§ DOCUMENT SEGMENT
From determining the compound interest on borrowed money to gauging chances at the roulette wheel in Monte Carlo, Stefanie Reichert explains that there’s no way around Euler’s number.

Even outside school or university, we cannot escape Euler’s number. Jacob Bernoulli is credited with discovering e while thinking about matters of continuous compound interest in 1683. He realized that when the compounding period became smaller and smaller and more and more periods were considered, the amount of money would converge towards a limit that was later found to be one of the representations of e. Since then, use of Euler’s number has become more widespread and now it appears in many branches of science and in everyday life.

For example, Euler’s number shows up in probability theory. Imagine you are in Monte Carlo enjoying a few games of roulette, which is a Bernoulli trial process. If you place a bet on a single number, your chances are 1/37 to win that game. For 37 games, the probability that you will lose every single time is — maybe surprisingly — close to 1/e. Or, pretend you are at the theatre, where you — along with everybody else — leave your coat in the cloak room, which has one hook per guest, and receive a number. However, your coat is placed on a random hook. The probability that none of the coats are on the correct hook for a large number of guests approaches, again, 1/e. The number of practical examples is endless.

§ EXERCISE 1
Transcribe the passage on Euler's number from "For example, Euler’s" to "examples is endless.", word for word.
§ EXERCISE 2
Pick up the article on Euler's number above and carry it on from its final sentence.

§ ENTRIES PROVIDED
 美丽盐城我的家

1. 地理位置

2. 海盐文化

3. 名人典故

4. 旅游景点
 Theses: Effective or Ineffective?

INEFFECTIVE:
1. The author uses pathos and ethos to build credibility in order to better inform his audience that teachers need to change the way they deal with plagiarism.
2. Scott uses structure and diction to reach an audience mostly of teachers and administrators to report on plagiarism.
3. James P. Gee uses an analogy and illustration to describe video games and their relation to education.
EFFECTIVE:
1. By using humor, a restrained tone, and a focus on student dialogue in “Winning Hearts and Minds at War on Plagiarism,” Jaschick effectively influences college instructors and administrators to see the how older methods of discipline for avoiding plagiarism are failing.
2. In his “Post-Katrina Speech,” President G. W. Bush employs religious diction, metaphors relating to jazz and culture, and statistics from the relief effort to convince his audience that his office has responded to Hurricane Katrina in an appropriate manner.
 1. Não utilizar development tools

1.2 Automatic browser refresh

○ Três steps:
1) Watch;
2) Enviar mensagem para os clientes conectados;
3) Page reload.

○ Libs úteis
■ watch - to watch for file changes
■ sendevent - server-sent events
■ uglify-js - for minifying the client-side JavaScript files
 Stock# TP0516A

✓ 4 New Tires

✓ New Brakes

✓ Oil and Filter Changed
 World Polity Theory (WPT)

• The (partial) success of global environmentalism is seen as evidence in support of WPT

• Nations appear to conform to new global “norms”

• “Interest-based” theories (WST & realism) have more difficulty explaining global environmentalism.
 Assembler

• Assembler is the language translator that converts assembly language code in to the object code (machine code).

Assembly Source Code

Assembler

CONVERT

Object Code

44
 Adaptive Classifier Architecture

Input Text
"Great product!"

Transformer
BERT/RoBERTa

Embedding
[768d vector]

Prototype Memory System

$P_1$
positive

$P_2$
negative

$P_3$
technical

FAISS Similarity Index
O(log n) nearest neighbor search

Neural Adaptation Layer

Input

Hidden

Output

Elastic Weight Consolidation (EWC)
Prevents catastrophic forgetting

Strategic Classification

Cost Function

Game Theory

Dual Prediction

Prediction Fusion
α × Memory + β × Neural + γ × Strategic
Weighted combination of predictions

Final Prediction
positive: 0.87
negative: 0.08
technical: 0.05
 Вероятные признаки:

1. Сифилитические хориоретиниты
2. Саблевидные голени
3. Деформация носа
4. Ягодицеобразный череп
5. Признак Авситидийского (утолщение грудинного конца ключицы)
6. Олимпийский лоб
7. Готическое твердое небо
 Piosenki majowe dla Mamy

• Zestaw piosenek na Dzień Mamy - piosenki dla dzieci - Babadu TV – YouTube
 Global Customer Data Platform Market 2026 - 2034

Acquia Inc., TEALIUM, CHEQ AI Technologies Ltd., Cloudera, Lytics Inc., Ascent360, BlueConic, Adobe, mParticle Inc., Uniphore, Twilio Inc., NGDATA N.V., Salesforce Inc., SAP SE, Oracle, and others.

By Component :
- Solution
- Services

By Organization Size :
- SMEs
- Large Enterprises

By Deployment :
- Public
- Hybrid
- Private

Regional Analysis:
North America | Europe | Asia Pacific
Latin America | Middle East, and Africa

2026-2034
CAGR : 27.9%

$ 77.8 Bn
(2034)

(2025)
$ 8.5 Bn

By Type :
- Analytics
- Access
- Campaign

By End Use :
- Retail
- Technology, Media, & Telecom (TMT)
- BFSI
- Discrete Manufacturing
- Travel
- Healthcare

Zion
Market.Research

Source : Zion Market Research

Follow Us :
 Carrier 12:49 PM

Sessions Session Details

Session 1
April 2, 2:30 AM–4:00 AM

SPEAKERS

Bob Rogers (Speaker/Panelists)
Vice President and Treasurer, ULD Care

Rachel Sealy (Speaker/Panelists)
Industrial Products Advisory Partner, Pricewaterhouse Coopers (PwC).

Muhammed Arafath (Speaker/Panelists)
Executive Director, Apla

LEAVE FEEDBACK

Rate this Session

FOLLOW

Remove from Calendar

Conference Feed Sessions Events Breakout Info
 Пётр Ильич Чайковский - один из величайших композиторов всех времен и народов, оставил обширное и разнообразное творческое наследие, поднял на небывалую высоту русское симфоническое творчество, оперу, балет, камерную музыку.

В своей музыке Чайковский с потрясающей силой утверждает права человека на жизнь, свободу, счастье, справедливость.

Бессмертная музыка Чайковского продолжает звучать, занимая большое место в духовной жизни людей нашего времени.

§ ANSWER BOX 1
For example, Euler’s number shows up in probability theory. Imagine you are in Monte Carlo enjoying a few games of roulette, which is a Bernoulli trial process. If you place a bet on a single number, your chances are 1/37 to win that game. For 37 games, the probability that you will lose every single time is — maybe surprisingly — close to 1/e. Or, pretend you are at the theatre, where you — along with everybody else — leave your coat in the cloak room, which has one hook per guest, and receive a number. However, your coat is placed on a random hook. The probability that none of the coats are on the correct hook for a large number of guests approaches, again, 1/e. The number of practical examples is endless.

§ ANSWER BOX 2
The history of e reads like the Who’s Who of mathematics and physics. It all started with the discovery of the logarithm by John Napier: Euler’s number is hidden deep in the many pages of the appendix tabulating natural logarithms in his 1614 work *Mirifici Logarithmorum Canonis Descriptio*. Later, when Bernoulli studied the case of continuous compound interest, he concluded that the limit must converge to a number between 2 and 3. As it turned out, this limit equals Euler’s number (less commonly known as Napier’s constant), and Bernoulli came up with its first approximation.

It took a while before scholars connected the dots and realized that the base of the logarithm introduced by Napier and the limit discovered by Bernoulli were closely related and settled on a common notation. Gottfried Leibniz referred to what is now known as Euler’s number as *b* in discussions with Christiaan Huygens, whereas others such as Jean-Baptiste le Rond d’Alembert preferred to use the notation *c* instead. This dispute was eventually settled when the Swiss mathematician Leonhard Euler (pictured) used the letter e in an early essay on the firing of cannons — and his choice became increasingly popular.

Similar to π, Euler’s number e ≈ 2.71828 is irrational and also transcendental — meaning it doesn’t form a solution of a non-zero polynomial equation with integer coefficients. Whether e (or π) is a normal number remains to be determined. A normal number consists of a sequence of digits in which single digits between 0 and 9 occur with a frequency of 10%, whereas each pair of digits between 00 and 99 occurs with a frequency of 1%, and so on.

Euler is credited with a whole bunch of constants besides e, so one should be careful not to mix Euler’s number up with Euler’s constant, also called the Euler–Mascheroni constant, γ ≈ 0.57721, defined as the limit of the difference between the harmonic series and the natural logarithm. The Euler–Mascheroni constant appears, for example, in the Bessel function of the second kind, and has not been proven to be irrational or transcendental. Another tricky case are Euler numbers (also known as zig or secant numbers), referring to the number of odd alternating permutations in expressions for the secant and hyperbolic secant (https://go.nature.com/2N0G3tc). To complicate things further, at least three other mathematical terminologies are in use denoting the Euler number of a finite complex, Euler primes or the Euler characteristics, a topological invariant. And in fluid dynamics, the Euler number characterizes the energy loss in a flow.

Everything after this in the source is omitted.